Extracted records

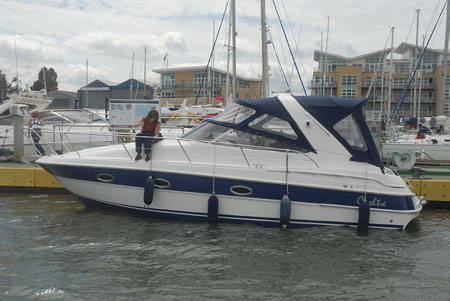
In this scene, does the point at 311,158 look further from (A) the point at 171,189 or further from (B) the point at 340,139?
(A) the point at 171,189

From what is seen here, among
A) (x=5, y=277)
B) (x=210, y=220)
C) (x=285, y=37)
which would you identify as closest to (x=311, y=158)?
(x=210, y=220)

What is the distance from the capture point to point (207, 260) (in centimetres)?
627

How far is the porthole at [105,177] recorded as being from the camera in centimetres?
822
...
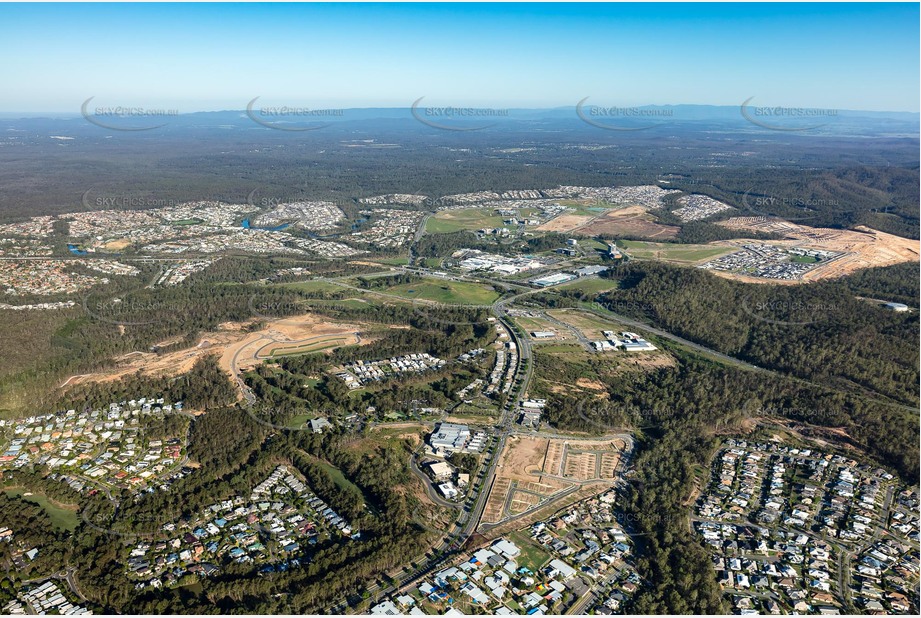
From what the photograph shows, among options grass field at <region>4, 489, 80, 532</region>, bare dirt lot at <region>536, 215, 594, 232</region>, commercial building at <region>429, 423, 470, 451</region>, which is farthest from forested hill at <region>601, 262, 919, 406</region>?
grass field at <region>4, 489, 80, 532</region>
...
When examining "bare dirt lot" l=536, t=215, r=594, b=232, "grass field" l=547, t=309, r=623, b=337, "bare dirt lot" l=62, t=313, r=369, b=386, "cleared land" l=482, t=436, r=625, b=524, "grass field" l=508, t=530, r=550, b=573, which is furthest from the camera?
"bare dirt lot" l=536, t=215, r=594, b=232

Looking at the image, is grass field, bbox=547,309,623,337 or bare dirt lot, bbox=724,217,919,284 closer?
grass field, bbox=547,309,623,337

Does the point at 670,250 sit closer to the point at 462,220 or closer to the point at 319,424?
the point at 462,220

Exercise instructions
List every line in the records above that contains the word "point". Case counts.

Answer
In this scene, does the point at 311,158 look further from (A) the point at 171,189 or further from (B) the point at 340,139?
(A) the point at 171,189
What is the distance from the capture point to point (207, 260) (in centimetres)?
Does the point at 670,250 sit closer to the point at 462,220 or closer to the point at 319,424?
the point at 462,220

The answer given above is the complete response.